As Chris Mellor recently reported, Fusion-IO have been increasing revenue but making a loss and Eric Savitz also noted that 55% of their revenue comes from just two companies – Apple and Facebook. From what I understand there are also other storage companies that also contributed heavily to Fusion-IO’s revenue numbers.
Remember STEC? They rode high on the back of the SSD boom until their major supplier, EMC, decided they had a stockpile and didn’t need to keep on buying. Fusion-IO revenue for Q4 is anticpated to be flat. Does that mean Apple and Facebook and slowing their purchases?
The Storage Architect Take
During a limo journey with Howard Marks and Stephen Foskett at SFD#1, the subject of Fusion-IO was raised; the consensus was Fusion-IO will live or die depending whether application developers decide to write to their SDK. I happen to agree with this sentiment.

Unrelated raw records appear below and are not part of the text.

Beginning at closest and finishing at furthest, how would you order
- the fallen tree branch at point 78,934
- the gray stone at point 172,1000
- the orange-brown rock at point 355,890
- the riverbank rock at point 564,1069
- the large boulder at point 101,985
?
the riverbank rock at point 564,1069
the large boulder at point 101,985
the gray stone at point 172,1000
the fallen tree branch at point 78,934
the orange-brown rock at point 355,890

Application integration is the secret sauce that makes server side flash (SSF) disruptive, BUT there needs to be more. We also need the ability to deliver cache consistency outside and therefore between servers. Dell’s acquisition would make perfect sense as it would enable SSF to be placed in the server or shared and expanded between servers with something like Infiniband; a process that needs to be driven by the server vendors themselves as part of their architecture.
Fusion-IO need the SDK to work but they also need server inter-connect for scale and availability. At $33/share and with increased competition, Dell’s offer may end up looking a pretty good one.